Testing the waters—the Lane Saw is back in action.
Volunteers Andy Quigley, Nate Rosebrooks, George French, and Leo Morrisette have achieved what some believed impossible. The Mill’s 19th century Lane# 1 saw is tentatively back in working order, effectively linked to its restored 1928 Studebaker engine for power! In the following months, the volunteer team will be making final adjustments and working on ways to present their work safely to the public.
To watch a video clip of the first lumber sawn at the restored mill, click here.
New logways recently installed
"New oak logways have been installed to load logs into the Mill. This is almost the final step in making the sawmill fully functional again. Logs for this project were kindly donated by John and Susan Boland. Additional logs were salvaged from the Goodwin State Forest following a recent Spongy Moth infestation. Andy and Sue Quigley, Leo Morrisette, Nate Rosebrooks, and George French contributed labor for this installation--one more demonstration of the community volunteer effort behind Chamberlin Mill!
Photo 1: Andy & Sue Quigley take measurements for new logways. Photo 2: First log loaded on new logways.
CT Humanities Council awards planning grant
A $25,000 matching grant, received on July 1, will be used to develop an interpretative plan, preliminary to establishment of a permanent introductory exhibition for the Mill. It will be completed by end of 2023. Elisabeth Nevins of Seed Education Consulting (link) will coordinate this effort supported by Chamberlin Mill volunteers and relevant experts. Together, drawing on work initiated by the Mill’s Interpretation Group, with input from a range of potential stakeholders, they will research and assemble materials to tell the story of this unique cultural resource and its adaptation to environmental, technological, and other changes over time. The Mill has a rich collection of artifacts and machinery, mill worker diaries, deeds, and other documents and in the process of the grant will pursue further document collection. Since this is a working mill, exhibition planning will give special consideration to safety.
Project Director for this grant is Gail White Usher. Other volunteers are Dan Coughlin, George French, Tom Kelleher, Jean McClellan, Jeff Paul, Andy Quigley, Nate Rosebrooks, Caroline Sloat, and Myron Stachiw.
Chamberlin Mill, Inc. has a new president
After a ten-year run, Jean McClellan, Chamberlin Mill, Inc.’s first president, has stepped down from this position. The board of directors has appointed Gail White Usher to replace her. Gail is eminently qualified for this position, with broad experience in museum education, historical organization management and interpretation, and grant writing. She is the current chairperson of the Woodstock Historic District Commission and is a former president and long-serving board member of the Woodstock Historical Society. Gail is the Education Program Coordinator for Roseland Cottage in Woodstock and Arnold House in Lincoln, RI, both National Historic Landmark properties owned by Historic New England. Throughout her twenty-five-year career, Gail’s work has centered on engaging diverse audiences with New England’s history. In her former role as president of the Woodstock Historical Society, Gail was instrumental in early efforts to establish a long-term plan for preserving and maintaining Chamberlin Mill as a historic and educational resource for the region. Gail notes that Jean leaves huge shoes to fill. She looks forward to collaborating with the board and others on this next exciting and challenging work to share the story of Chamberlin Mill.
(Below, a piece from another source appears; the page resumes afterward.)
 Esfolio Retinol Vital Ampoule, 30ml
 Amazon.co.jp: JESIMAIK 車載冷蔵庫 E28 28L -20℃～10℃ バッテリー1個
Jean McClellan will continue to serve on the Chamberlin Mill, Inc. board of directors and work on a variety of projects. She notes that this is a perfect juncture for leadership transition as the Mill moves from a period of stabilization and restoration to a future as a working museum. She adds that it has been an enormous pleasure to work with the incredibly dedicated and qualified team that has brought Chamberlin Mill to this point, and she looks forward to an exciting future as the site unfolds to serve its educational mission. She thanks all of the volunteers and Friends of Chamberlin Mill who have made what to some seemed an impossible venture possible; they have been one of the great joys of her life.